Kleintrebnitz (desert)

from Wikipedia, the free encyclopedia

Coordinates: 51 ° 24 ′ 10.8 "  N , 13 ° 17 ′ 59.3"  E

BW

Small Trebnitz is in the Gohrischheide located deserted village and former Vorwerk or place northeast of Strehla .

geography

The village was north of Riesa and east of Fichtenberg in today's Brandenburg district of Elbe-Elster . The state border between Saxony and Brandenburg is in the immediate vicinity of Kleintrebnitz. The place was at the former Oschatz – Niederlausitz and Hayn (Großenhain) –Mühlberg crossroads and was surrounded by the Gohrischheide forest. The desert is now part of the Zeithain community in the Meißen district . Kleintrebnitz was originally a Gutsweiler. The corridor was divided into manor blocks and narrow strips similar to that of a mine with a size of 157 hectares.

history

Kleintrebnitz was first mentioned in 1594 as Klein Trebsen, in 1791 the place was called Klein Trebnitz or Neusorge. In 1817 the place was called Klein Trebitz or Klein Dröbig, in 1875 the place was then called Kleintrebnitz. Colloquially, the place was still called the worry.

In 1594 it was said “Klein Trebsen is Taupadels”, when Balthasar von Taupadel was sitting on the Fichtenberg manor . In 1730 a Vorwerk in Kleintrebnitz is mentioned. It had the status of a hereditary and allodial property and had to provide a knight's horse. Originally the village was parish to Nieska , from 1751 to Fichtenberg. Until 1837, the Kleintrebnitz Vorwerk belonged to the Fichtenberg rule in Prussia . From 1831 to 1836, Karl Friedrich Schallehn negotiated with the Saxon State because of the purchase of the Vorwerk excluded from the Rustels (desert mark) . The 3 hereditary tithes Hoyer, Nitsche and Baum who lived in the village were compensated with land when the village was sold to the Saxon state for 25,000 on June 25, 1837. Kleintrebnitz owned two farms, a forester's house, the Hähner inn and a residential building at the station guard's house on the railway line. From 1791 the place was administered by the Grossenhain Office, from 1856 by the Grossenhain Court Office and from 1875 by the Grossenhain Office. The Saxon rural community order of 1838 gave the village independence as a rural community. In 1925, 22 inhabitants of Kleintrebnitz were Evangelical Lutheran and 1 inhabitant was Catholic . Saxons came after the Second World War in the Soviet zone of occupation and later the GDR . After the territorial reform in 1952 , Kleintrebnitz was assigned to the Riesa district in the Dresden district .
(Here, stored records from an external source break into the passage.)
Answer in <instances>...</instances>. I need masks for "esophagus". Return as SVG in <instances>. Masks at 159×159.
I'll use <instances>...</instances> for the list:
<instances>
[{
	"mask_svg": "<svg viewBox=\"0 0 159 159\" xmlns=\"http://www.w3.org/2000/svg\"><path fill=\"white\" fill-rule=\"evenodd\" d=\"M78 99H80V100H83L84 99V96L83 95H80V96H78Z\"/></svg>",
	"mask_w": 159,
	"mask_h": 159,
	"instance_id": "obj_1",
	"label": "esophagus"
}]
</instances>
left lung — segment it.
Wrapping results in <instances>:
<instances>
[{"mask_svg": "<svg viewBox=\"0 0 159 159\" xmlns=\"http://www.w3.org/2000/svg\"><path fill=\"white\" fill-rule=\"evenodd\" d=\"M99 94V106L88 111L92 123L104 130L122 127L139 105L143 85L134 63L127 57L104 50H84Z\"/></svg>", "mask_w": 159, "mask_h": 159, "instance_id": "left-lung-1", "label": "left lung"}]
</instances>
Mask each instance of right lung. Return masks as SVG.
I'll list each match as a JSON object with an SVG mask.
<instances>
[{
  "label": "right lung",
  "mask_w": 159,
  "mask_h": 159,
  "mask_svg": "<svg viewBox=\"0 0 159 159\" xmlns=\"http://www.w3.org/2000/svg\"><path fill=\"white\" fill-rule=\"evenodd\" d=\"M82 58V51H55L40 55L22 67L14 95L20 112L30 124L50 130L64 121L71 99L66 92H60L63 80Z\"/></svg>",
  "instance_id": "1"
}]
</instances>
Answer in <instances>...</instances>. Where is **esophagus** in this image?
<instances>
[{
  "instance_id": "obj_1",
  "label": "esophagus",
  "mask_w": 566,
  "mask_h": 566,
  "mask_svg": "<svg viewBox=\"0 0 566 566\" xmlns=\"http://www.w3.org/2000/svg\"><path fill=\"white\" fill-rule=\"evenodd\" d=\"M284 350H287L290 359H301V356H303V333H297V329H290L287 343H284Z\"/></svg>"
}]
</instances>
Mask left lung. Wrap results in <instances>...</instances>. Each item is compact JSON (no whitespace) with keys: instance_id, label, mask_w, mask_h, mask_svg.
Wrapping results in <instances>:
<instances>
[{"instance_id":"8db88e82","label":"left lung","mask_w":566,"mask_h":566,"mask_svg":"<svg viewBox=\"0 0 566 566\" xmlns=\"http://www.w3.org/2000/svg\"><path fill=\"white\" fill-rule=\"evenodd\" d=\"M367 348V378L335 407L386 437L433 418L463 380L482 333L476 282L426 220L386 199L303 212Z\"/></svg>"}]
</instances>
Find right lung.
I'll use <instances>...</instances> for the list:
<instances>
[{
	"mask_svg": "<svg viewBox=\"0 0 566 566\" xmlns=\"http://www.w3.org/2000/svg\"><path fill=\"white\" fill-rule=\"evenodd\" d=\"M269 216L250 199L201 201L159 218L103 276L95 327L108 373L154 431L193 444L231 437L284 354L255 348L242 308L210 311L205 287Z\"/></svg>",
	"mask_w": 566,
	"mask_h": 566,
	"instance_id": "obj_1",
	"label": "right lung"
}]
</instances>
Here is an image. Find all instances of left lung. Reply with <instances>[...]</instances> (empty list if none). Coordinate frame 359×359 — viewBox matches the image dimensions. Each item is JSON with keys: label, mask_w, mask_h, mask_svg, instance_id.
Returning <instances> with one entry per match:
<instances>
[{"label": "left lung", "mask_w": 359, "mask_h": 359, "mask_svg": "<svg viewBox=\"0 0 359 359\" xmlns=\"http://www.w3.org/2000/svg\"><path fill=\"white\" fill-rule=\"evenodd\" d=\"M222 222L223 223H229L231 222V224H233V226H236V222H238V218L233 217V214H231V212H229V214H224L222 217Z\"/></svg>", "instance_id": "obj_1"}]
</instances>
Since 1897 the Kleintrebnitzer Heide, part of the Gohrischer forest district, belonged to the Weißig forest area. In 1957 Kleintrebnitz was incorporated into Jacobsthal . In 1962 the northern part of the Kleintrebnitzer Forest is declared as an NVA training area. In the 1970s the place was devastated , in 1975 only the old forestry is still inhabited. At the beginning of the 1980s, the area of ​​the former village became a military training area. The desert area has belonged to Zeithain since 1994 .

Population development

Population development
year Residents year Residents
1730 4 cottagers 1933 23
1834 23 1939 18th
1871 24 1946 no information
1890 17th 1950 17th
1910 22nd 1957 Jacobsthal (Zeithain)
1925 18th 1970 → Slow devastation completed by around 1975

literature

  • Otto Mörtzsch: Kleintrebnitz . In: Historical-topographical description of the administrative authority in Großenhain . Verl. Landesverein Sächs. Heimatschutz, Dresden 1935, p. 18 ( SLUB Dresden [accessed September 4, 2017]).

Web links

Individual evidence

  1. Coordinates of the Kleintrebnitz location , on the website of the Verein für Computergenealogie, accessed on September 3, 2017.
  2. Otto Mörtzsch: Historical-Topographical Description of the Administrative Authority Grossenhain . 1st edition. Verl. Landesverein Sächs. Heimatschutz, Dresden 1935, p. 18 .
  3. History of Zeithain in the GDR , on the website of Arbeitsgemeinschaft Militärhistorik Zeithain e. V., accessed on September 3, 2017.
  4. Kleintrebnitz (Wüstung) in the Digital Historical Directory of Saxony
  5. ^ Michael Rademacher: German administrative history from the unification of the empire in 1871 to the reunification in 1990. Grossenhain district. (Online material for the dissertation, Osnabrück 2006).
  6. With the incorporation of Kleintrebnitz into Jacobsthal in 1957, only official population figures were collected for the entire community.